Modern cosmological observations carried out with large-scale sky surveys are unique probes of fundamental physics. They have led to a remarkably successful model for the dynamics of the universe and several breakthrough discoveries. Three key ingredients—dark energy, dark matter, and inflation—are signposts to further breakthroughs because all reach beyond the known boundaries of the Standard Model of particle physics. Sophisticated large-scale simulations of cosmic structure formation are essential to this scientific enterprise. They not only shed light on some of the biggest challenges in physical science but also rank among the very largest and most scientifically rich simulations run on supercomputers today. The ExaSky project is extending existing cosmological simulation codes to work on exascale platforms to address this challenge.
A new generation of sky surveys will provide key insights into questions raised by the current cosmological paradigm and provide new classes of measurements, such as those of neutrino masses. They could lead to exciting new results, including the discovery of primordial gravitational waves and modifications of general relativity. Existing supercomputers do not have the performance or memory needed to run the next-generation simulations that are required to meet the challenge posed by future surveys whose timelines are parallel those of the Exascale Computing Project. The ExaSky project extends the capabilities of the HACC and Nyx cosmological simulation codes to efficiently use exascale resources as they become available. The Eulerian AMR code Nyx complements the Lagrangian nature of HACC. The two codes are being used to develop a joint program for the verification of gravitational evolution, gas dynamics, and subgrid models in cosmological simulations run at very high dynamic range.
To establish accuracy baselines, there are statistical and systematic error requirements on many cosmological summary statistics. The accuracy requirements are typically scale-dependent, large spatial scales being subject to finite-size effects and small scales being subject to several more significant problems, such as particle shot noise and code evolution errors, including subgrid modeling biases. Strict accuracy requirements were already set by the observational requirements for US Department of Energy-supported surveys, such as the Cosmic Microwave Background-Stage 4 (CMB-S4), Dark Energy Spectroscopic Instrument (DESI), and the Vera C. Rubin Observatory’s Legacy Survey of Space and Time (LSST), which are typically sub-percent (statistical) over the range of well-observed spatial scales. Systematic errors must be characterized and controlled, where possible, to the percent level or better. The final challenge problem runs will be carried out with a new set of subgrid models for gas cooling, UV heating, star formation, and supernova and active galactic nucleus feedback under active development.
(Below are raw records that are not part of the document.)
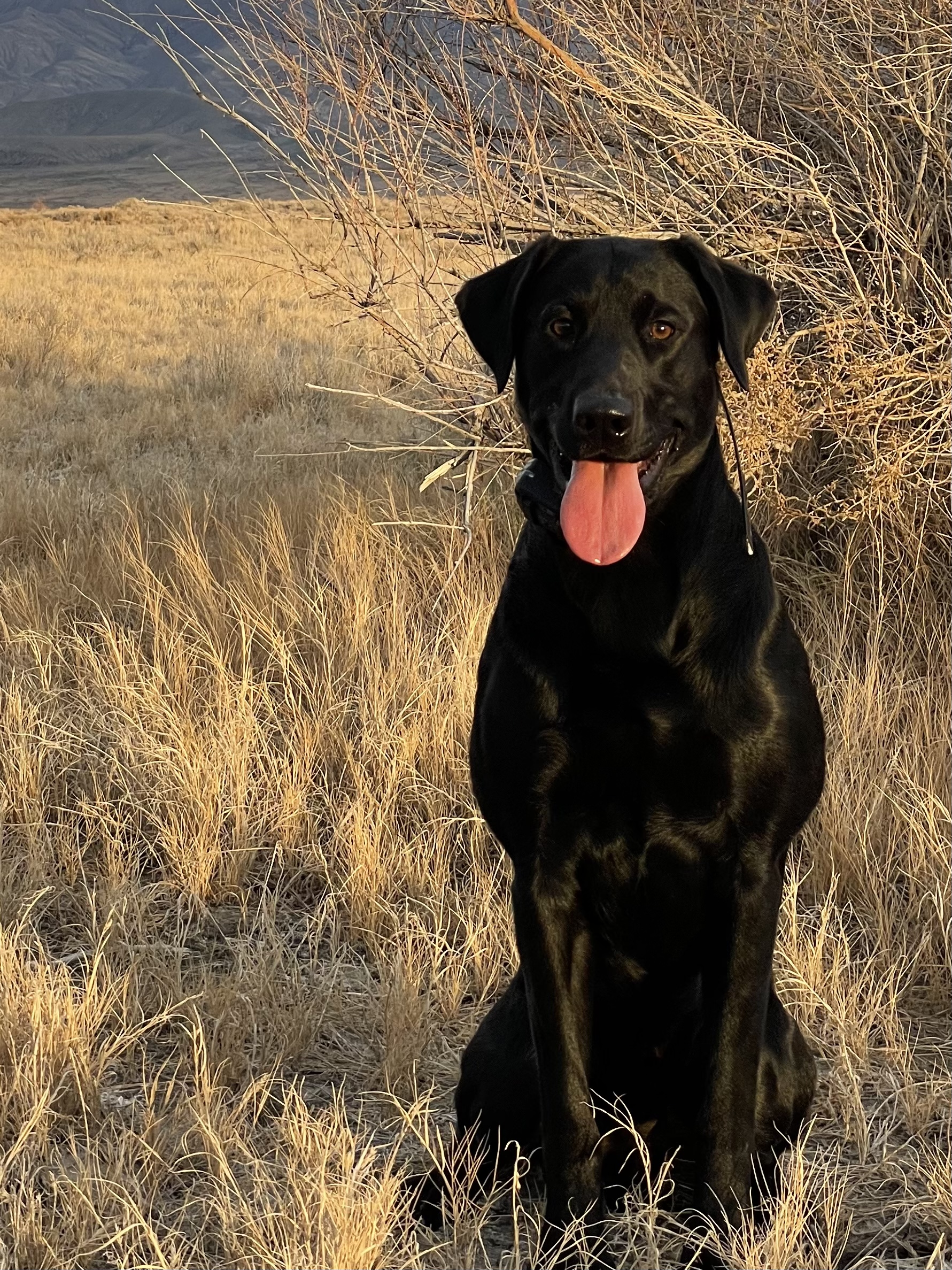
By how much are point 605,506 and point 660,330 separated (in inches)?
11.7

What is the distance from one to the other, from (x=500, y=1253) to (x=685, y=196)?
321 centimetres

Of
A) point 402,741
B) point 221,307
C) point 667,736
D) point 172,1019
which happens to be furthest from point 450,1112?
point 221,307

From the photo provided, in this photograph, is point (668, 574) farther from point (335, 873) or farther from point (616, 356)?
point (335, 873)

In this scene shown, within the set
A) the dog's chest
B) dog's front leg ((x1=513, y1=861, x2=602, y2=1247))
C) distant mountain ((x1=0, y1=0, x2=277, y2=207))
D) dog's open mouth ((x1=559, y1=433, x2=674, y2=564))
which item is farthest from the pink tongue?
distant mountain ((x1=0, y1=0, x2=277, y2=207))

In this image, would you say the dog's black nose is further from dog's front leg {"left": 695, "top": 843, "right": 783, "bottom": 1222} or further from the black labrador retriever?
dog's front leg {"left": 695, "top": 843, "right": 783, "bottom": 1222}

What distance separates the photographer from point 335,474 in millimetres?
6562

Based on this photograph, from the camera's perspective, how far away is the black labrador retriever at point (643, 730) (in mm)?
2107

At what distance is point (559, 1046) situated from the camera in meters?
2.13

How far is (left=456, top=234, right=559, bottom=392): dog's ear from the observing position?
2342 mm

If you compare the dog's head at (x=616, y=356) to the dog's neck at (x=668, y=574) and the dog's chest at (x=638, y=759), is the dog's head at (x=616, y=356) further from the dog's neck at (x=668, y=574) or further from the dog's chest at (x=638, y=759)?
the dog's chest at (x=638, y=759)

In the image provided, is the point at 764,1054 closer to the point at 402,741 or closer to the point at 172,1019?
the point at 172,1019

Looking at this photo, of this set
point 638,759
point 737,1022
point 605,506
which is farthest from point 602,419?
point 737,1022

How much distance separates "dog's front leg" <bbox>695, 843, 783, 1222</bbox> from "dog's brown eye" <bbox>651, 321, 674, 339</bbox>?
2.54ft

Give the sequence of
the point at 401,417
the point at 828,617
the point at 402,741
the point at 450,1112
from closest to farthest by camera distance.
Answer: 1. the point at 450,1112
2. the point at 402,741
3. the point at 828,617
4. the point at 401,417
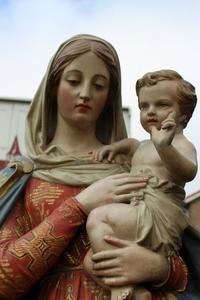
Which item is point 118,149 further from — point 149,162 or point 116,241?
point 116,241

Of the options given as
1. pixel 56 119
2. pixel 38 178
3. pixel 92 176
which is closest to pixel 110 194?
pixel 92 176

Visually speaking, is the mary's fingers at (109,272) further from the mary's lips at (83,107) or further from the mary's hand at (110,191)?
the mary's lips at (83,107)

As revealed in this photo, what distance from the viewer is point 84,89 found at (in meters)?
3.04

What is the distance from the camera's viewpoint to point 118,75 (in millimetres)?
3260

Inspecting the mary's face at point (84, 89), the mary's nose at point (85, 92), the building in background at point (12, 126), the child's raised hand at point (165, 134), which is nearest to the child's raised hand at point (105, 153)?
the mary's face at point (84, 89)

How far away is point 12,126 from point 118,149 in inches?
370

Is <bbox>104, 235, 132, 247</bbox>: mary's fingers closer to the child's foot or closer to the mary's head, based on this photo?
the child's foot

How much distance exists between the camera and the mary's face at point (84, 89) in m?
3.07

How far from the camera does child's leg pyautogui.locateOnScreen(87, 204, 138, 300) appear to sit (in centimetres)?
250

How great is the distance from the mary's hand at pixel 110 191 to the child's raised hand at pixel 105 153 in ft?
1.01

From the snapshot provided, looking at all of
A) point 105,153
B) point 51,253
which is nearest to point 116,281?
point 51,253

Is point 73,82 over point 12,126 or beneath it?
over

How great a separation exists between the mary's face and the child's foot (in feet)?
3.25

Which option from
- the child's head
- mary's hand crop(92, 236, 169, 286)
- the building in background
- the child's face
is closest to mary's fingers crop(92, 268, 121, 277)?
mary's hand crop(92, 236, 169, 286)
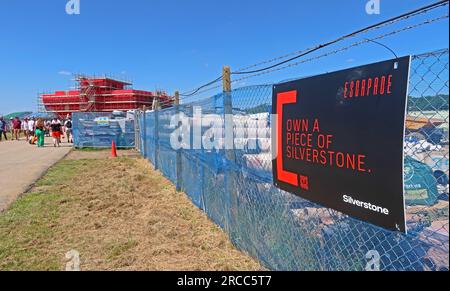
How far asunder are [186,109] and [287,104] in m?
4.50

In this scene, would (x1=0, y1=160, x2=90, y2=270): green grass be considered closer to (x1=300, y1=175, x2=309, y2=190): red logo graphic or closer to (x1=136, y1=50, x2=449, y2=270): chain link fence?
(x1=136, y1=50, x2=449, y2=270): chain link fence

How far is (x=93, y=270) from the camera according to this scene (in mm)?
4250

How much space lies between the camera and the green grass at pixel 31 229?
14.7 ft

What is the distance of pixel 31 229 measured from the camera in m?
5.76

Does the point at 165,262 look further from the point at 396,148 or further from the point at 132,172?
the point at 132,172

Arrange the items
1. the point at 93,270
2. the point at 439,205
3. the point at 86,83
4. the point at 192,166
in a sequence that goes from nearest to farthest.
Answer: the point at 439,205, the point at 93,270, the point at 192,166, the point at 86,83

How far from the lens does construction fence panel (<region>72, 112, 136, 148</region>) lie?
817 inches

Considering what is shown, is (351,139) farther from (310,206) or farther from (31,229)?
(31,229)

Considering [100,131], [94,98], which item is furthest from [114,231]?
[94,98]

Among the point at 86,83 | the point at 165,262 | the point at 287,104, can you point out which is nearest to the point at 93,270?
the point at 165,262

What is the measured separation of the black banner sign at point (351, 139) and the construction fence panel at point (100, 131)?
18647mm

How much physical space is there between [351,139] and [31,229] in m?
5.37

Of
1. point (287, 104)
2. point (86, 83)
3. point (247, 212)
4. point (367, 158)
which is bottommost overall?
point (247, 212)

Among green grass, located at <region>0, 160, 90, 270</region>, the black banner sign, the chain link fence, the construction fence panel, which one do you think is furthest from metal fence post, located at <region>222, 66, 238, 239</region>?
the construction fence panel
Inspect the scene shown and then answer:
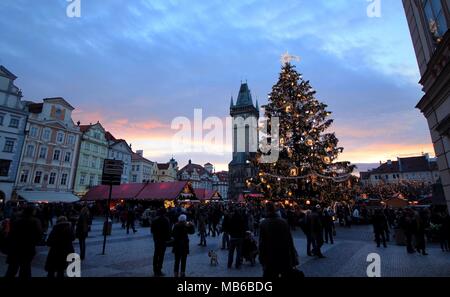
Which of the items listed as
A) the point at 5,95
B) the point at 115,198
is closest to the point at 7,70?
the point at 5,95

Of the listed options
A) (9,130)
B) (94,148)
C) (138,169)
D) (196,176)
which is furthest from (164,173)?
(9,130)

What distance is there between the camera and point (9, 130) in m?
31.0

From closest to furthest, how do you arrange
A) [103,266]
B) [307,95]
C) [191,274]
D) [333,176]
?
[191,274] < [103,266] < [333,176] < [307,95]

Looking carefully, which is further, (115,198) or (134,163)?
(134,163)

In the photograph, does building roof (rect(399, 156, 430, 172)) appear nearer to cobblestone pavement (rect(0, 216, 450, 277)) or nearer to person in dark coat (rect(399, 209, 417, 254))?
cobblestone pavement (rect(0, 216, 450, 277))

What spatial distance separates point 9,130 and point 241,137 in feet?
254

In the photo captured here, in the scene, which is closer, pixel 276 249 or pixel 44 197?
pixel 276 249

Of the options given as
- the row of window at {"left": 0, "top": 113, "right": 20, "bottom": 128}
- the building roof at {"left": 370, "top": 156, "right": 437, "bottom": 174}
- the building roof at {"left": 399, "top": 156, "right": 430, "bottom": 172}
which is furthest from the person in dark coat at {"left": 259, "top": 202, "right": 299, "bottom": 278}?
the building roof at {"left": 399, "top": 156, "right": 430, "bottom": 172}

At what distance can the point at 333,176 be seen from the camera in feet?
65.0

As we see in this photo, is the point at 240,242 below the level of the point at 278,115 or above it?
below

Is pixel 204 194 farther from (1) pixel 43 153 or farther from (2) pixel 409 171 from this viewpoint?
(2) pixel 409 171

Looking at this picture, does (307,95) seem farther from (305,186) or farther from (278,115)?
(305,186)
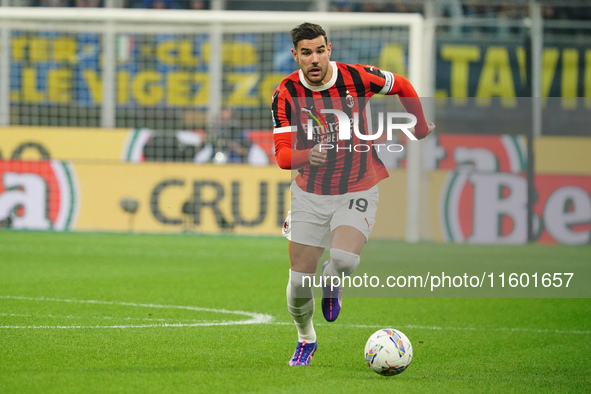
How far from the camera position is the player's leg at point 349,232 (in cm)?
581

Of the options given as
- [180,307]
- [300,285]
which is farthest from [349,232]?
[180,307]

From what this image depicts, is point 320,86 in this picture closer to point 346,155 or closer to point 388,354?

The simulation sizes are set by the scales of the cosmological surveys. The challenge problem simulations must cover boxes of linear sizes up to several gigaparsecs in scale with galaxy formation-related physics modeled down to roughly 0.1 kiloparsecs—a dynamic range of one part in 10 million, improving the current state of the art by an order of magnitude. Multiple box sizes will be run to cover the range of scales that must be robustly predicted. The mass resolution of the simulations in the smaller boxes will go down to roughly 1 million solar masses for the baryon tracer particles and about five times this value for the dark matter particles. The final dynamic range achieved depends on the total memory available on the first-generation exascale systems.
The ExaSky science challenge problem will eventually comprise a small number of very large cosmological simulations run with HACC that simultaneously address many science problems of interest. Setting up the science challenge problem in turn requires multiple simulations—building subgrid models by matching against results from very high-resolution galaxy formation astrophysics codes via a nested-box simulation approach, having a medium-scale set for parameter exploration, and—based on these results—designing and implementing the final large-scale challenge problem runs on exascale platforms.
Project simulations are classified into three categories: (1) large-volume, high-mass, and force resolution gravity-only simulations; (2) large-volume, high-mass, and force resolution hydrodynamic simulations, including detailed subgrid modeling; and (3) small-volume, very high-mass, and medium/high-force resolution hydrodynamic simulations, including subgrid modeling.
The first simulation set is targeted at observations of luminous red galaxies, emission line galaxies, and quasars. The simulations are relevant to DESI, the NASA SPHEREx mission, end-to-end simulations for LSST, and modeling the cosmic infrared background for CMB-S4. The second and main set of simulations will include hydrodynamics and detailed subgrid modeling with the resolution and physics reach improving over time as more powerful systems arrive. The main probes targeted with these simulations are strong and weak gravitational lensing shear measurements, galaxy clustering, clusters of galaxies, and cross-correlations internal to this set and with CMB probes, such as CMB lensing and thermal and kinematic Sunyaev-Zel’dovich effect observations. A set of smaller volume hydrodynamic simulations will be performed in support of the program for convergence testing and verification and to develop and test a new generation of subgrid models based on results from high-resolution, small effective volume, galaxy formation studies performed by other groups.